The maximum nr_accesses of given DAMON context can be calculated by
dividing the aggregation interval by the sampling interval. Some logics
in DAMON uses the maximum nr_accesses as a divisor. Hence, the value
shouldn't be zero. Such case is avoided since DAMON avoids setting the
agregation interval as samller than the sampling interval. However,
since nr_accesses is unsigned int while the intervals are unsigned long,
the maximum nr_accesses could be zero while casting.
Avoid the divide-by-zero by implementing a function that handles the
corner case (first patch), and replaces the vulnerable direct max
nr_accesses calculations (remaining patches).

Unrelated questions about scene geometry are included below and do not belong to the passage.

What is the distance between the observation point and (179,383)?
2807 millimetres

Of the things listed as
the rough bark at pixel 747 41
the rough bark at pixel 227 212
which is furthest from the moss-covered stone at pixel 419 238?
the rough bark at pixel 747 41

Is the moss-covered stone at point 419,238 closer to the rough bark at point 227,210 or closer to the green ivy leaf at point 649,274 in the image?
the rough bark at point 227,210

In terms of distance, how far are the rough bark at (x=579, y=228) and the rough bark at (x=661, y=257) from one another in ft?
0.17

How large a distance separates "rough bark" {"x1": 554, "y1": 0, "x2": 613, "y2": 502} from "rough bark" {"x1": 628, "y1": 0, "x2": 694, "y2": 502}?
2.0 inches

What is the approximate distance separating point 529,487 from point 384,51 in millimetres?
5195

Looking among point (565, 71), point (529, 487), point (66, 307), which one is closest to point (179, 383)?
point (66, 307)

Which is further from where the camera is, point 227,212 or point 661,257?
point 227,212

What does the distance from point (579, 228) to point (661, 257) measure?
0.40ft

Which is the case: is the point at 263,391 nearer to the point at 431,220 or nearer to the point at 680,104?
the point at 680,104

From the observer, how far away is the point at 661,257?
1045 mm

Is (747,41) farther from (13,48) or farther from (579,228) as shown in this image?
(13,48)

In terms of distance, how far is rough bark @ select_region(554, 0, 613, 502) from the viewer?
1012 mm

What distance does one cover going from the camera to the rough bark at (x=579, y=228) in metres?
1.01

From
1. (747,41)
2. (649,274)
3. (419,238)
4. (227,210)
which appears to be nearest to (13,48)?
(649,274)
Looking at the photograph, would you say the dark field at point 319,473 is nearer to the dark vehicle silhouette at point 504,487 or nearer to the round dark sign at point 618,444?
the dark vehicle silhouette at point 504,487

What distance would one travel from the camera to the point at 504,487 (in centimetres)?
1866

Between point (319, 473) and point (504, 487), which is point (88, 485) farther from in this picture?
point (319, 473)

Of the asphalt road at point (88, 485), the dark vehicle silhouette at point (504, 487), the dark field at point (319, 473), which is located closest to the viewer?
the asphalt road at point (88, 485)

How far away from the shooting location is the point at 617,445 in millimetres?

Note that the patches for the replacements are divided for broken
commits, to make backporting on required tres easier. Especially, the
last patch is for a patch that not yet merged into the mainline but in
mm tree.
SeongJae Park (5):
mm/damon: implement a function for max nr_accesses safe calculation
mm/damon/core: avoid divide-by-zero during monitoring results update
mm/damon/ops-common: avoid divide-by-zero during region hotness
calculation
mm/damon/lru_sort: avoid divide-by-zero in hot threshold calculation
mm/damon/core: avoid divide-by-zero from pseudo-moving window length
calculation
include/linux/damon.h | 7 +++++++
mm/damon/core.c | 12 +++---------
mm/damon/lru_sort.c | 4 +---
mm/damon/ops-common.c | 5 ++---
4 files changed, 13 insertions(+), 15 deletions(-)
base-commit: e845524c56a529768a8793e96304db09134eafdf
--
2.34.1
When monitoring attributes are changed, DAMON updates access rate of the
monitoring results accordingly. For that, it divides some values by the
maximum nr_accesses. However, due to the type of the related variables,
simple division-based calculation of the divisor can return zero. As a
result, divide-by-zero is possible. Fix it by using
damon_max_nr_accesses(), which handles the case.
Fixes: 2f5bef5a590b ("mm/damon/core: update monitoring results for new monitoring attributes")
Cc: <[email protected]> # 6.3.x
Signed-off-by: SeongJae Park <[email protected]>
---
mm/damon/core.c | 10 ++--------
1 file changed, 2 insertions(+), 8 deletions(-)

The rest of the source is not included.